(Dataset entries)

[Start of section]

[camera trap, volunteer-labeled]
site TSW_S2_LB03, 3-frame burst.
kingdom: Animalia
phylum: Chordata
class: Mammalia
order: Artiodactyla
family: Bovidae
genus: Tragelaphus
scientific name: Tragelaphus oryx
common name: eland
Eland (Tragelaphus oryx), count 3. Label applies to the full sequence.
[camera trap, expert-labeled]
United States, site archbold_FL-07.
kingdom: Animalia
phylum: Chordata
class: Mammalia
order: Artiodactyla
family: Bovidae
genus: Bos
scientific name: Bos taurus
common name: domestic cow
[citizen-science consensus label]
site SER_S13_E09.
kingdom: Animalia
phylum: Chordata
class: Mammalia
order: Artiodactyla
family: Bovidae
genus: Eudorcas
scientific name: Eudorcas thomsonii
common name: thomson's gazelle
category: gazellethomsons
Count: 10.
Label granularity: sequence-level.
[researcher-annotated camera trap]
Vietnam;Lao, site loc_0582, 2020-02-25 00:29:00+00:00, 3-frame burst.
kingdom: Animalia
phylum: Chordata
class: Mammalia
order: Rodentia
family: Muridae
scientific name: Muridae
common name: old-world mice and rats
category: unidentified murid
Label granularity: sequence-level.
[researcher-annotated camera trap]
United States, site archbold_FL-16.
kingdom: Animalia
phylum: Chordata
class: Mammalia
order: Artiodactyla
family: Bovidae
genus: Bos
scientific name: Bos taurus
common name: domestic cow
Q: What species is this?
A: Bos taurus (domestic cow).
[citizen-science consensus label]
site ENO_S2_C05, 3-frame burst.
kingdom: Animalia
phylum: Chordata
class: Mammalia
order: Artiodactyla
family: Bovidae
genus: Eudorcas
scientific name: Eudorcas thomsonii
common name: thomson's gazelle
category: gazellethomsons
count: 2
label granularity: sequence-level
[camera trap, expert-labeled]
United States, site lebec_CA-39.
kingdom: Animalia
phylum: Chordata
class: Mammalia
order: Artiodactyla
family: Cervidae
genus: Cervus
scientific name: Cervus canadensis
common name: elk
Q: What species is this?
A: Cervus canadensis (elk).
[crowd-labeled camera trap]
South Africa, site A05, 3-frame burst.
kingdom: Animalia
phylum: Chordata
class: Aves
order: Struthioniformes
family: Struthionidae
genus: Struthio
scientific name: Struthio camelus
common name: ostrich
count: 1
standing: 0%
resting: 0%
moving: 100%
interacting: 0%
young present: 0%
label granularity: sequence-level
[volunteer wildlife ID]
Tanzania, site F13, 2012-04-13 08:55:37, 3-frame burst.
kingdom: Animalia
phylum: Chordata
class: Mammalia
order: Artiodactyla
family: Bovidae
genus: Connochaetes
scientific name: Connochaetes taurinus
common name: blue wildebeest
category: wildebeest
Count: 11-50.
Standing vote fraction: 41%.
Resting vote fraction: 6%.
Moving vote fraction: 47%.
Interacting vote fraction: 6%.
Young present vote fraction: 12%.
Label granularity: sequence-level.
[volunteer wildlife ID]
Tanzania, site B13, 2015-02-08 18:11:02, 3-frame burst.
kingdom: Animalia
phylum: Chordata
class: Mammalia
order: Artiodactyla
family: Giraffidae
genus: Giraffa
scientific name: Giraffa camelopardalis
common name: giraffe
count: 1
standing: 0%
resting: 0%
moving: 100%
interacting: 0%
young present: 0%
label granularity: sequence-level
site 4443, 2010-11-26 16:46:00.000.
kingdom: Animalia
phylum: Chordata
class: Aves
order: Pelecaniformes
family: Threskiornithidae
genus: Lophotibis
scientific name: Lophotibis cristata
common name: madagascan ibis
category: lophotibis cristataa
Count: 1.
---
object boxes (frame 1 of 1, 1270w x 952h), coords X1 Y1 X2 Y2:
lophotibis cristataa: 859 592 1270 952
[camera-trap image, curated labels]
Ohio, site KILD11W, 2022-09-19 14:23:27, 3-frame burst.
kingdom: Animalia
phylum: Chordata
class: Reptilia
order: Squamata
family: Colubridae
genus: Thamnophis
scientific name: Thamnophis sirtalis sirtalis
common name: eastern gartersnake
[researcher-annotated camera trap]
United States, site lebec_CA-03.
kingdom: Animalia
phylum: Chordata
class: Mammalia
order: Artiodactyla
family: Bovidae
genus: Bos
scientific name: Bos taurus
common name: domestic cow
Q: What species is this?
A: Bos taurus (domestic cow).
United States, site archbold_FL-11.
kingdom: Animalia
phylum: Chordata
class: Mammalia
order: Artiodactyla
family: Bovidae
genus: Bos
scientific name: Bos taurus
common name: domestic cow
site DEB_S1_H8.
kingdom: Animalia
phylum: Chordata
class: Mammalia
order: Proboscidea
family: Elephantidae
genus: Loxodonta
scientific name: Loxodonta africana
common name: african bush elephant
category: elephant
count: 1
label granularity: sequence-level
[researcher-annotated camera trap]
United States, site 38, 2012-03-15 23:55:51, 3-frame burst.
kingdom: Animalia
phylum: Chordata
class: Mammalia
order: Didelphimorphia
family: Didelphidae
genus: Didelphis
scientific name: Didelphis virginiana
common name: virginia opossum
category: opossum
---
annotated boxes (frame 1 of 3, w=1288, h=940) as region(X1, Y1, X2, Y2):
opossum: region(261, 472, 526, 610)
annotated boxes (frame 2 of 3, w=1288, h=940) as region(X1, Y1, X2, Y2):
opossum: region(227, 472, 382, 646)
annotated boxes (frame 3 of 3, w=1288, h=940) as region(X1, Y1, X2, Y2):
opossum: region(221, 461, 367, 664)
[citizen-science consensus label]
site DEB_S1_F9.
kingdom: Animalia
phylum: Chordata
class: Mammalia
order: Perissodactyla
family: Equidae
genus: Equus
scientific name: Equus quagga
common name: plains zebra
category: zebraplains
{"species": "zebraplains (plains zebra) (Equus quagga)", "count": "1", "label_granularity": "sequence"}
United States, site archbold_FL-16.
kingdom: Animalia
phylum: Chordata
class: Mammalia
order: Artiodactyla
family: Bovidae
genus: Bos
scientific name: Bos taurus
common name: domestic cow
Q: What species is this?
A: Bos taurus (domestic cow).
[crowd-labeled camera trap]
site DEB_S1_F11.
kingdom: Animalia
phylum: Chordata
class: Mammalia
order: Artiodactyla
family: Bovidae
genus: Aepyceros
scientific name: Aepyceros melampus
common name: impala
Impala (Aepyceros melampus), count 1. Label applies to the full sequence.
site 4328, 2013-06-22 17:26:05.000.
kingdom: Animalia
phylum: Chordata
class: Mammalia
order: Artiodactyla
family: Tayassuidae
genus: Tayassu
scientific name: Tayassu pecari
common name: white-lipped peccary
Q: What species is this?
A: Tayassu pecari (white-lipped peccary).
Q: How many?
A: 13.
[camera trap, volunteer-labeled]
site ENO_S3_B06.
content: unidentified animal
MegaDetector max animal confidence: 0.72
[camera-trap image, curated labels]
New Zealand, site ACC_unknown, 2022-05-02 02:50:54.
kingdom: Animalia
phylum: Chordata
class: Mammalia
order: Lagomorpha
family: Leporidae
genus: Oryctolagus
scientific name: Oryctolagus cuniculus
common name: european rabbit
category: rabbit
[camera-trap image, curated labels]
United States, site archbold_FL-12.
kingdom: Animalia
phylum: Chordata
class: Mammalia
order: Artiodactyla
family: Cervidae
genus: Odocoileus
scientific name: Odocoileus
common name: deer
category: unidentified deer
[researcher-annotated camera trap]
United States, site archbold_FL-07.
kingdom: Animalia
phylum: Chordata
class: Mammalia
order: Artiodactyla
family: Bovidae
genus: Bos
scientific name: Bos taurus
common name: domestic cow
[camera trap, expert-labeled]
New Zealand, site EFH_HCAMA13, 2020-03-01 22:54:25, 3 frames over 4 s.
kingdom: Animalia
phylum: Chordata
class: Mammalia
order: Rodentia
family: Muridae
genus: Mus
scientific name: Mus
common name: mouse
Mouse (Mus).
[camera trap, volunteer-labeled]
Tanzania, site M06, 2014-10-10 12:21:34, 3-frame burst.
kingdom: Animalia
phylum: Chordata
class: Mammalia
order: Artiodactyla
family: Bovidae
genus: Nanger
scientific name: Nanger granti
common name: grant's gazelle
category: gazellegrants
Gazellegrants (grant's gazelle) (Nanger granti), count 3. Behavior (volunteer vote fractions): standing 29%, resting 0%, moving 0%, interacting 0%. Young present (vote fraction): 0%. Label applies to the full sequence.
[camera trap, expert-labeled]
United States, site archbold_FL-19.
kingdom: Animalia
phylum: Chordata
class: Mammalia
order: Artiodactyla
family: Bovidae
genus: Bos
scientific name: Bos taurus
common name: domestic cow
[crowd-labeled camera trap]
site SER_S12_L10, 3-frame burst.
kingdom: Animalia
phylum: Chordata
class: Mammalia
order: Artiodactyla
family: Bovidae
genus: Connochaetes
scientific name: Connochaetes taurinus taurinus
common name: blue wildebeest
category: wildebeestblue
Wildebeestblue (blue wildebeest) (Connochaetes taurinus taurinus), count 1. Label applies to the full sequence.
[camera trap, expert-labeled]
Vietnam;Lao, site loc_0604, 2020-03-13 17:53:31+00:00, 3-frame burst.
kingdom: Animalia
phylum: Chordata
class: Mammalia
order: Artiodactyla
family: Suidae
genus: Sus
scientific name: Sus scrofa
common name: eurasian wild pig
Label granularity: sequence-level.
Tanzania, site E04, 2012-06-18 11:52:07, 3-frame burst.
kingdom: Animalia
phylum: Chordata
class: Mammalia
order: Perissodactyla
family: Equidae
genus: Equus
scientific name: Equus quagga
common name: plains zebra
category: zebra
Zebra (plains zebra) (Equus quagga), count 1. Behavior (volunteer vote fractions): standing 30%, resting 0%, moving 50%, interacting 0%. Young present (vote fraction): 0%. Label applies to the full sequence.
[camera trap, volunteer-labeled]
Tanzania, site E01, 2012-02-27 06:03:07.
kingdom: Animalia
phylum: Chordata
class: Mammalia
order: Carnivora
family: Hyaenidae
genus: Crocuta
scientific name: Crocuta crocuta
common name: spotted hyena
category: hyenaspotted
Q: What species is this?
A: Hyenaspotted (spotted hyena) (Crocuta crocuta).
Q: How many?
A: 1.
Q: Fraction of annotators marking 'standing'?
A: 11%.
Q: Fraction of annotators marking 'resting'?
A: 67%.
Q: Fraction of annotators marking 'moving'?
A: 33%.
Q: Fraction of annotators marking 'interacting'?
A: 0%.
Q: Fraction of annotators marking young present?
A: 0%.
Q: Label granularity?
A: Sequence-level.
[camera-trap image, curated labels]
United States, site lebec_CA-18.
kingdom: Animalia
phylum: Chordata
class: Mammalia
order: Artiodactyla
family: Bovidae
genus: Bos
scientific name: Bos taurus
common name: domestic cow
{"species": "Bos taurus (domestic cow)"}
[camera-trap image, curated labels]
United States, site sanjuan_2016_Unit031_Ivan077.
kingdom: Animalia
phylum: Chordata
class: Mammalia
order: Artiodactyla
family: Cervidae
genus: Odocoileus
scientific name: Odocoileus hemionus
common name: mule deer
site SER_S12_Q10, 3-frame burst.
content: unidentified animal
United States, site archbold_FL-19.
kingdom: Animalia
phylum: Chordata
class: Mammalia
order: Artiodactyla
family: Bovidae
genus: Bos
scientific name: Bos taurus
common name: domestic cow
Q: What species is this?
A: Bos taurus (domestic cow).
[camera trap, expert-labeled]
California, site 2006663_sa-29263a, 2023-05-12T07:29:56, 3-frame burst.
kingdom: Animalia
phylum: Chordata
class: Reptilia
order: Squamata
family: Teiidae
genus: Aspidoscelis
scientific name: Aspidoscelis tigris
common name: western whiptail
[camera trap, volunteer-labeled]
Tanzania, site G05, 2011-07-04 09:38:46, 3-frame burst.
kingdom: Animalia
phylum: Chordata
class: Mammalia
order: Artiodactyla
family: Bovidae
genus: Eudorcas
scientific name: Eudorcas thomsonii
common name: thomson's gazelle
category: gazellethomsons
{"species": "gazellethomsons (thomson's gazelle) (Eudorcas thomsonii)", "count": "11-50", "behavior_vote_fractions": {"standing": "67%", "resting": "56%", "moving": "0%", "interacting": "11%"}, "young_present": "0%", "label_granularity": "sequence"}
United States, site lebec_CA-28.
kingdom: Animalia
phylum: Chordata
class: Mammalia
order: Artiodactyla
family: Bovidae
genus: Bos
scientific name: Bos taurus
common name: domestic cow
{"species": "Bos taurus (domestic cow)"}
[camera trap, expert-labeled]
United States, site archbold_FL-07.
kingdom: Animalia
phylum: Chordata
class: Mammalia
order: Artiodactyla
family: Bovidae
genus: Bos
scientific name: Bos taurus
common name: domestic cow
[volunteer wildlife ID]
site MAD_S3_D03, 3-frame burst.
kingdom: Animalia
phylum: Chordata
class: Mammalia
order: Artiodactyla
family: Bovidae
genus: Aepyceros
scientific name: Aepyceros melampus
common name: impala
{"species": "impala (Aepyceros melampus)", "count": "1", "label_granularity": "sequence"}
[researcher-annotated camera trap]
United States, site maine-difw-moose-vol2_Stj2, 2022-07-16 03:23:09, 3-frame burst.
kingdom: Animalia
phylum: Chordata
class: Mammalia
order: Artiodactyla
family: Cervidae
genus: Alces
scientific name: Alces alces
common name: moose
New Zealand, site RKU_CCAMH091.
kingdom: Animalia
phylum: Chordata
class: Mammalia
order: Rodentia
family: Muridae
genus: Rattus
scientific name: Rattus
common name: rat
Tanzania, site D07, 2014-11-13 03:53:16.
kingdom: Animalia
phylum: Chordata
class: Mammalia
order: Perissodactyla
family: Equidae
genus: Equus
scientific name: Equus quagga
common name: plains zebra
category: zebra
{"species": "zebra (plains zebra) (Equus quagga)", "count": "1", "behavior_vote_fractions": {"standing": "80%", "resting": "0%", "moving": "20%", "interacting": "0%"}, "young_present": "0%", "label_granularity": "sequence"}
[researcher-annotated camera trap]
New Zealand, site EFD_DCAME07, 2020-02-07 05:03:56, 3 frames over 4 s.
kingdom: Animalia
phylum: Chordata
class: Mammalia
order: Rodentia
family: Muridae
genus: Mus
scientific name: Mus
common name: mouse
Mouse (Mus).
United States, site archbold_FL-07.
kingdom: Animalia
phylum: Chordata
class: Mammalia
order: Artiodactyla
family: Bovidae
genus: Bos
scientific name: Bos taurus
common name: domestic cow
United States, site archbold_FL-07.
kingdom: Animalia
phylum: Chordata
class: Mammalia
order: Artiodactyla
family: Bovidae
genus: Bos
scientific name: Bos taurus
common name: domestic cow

[End of section]

Give only the number of lines in the entries that contain "over".

2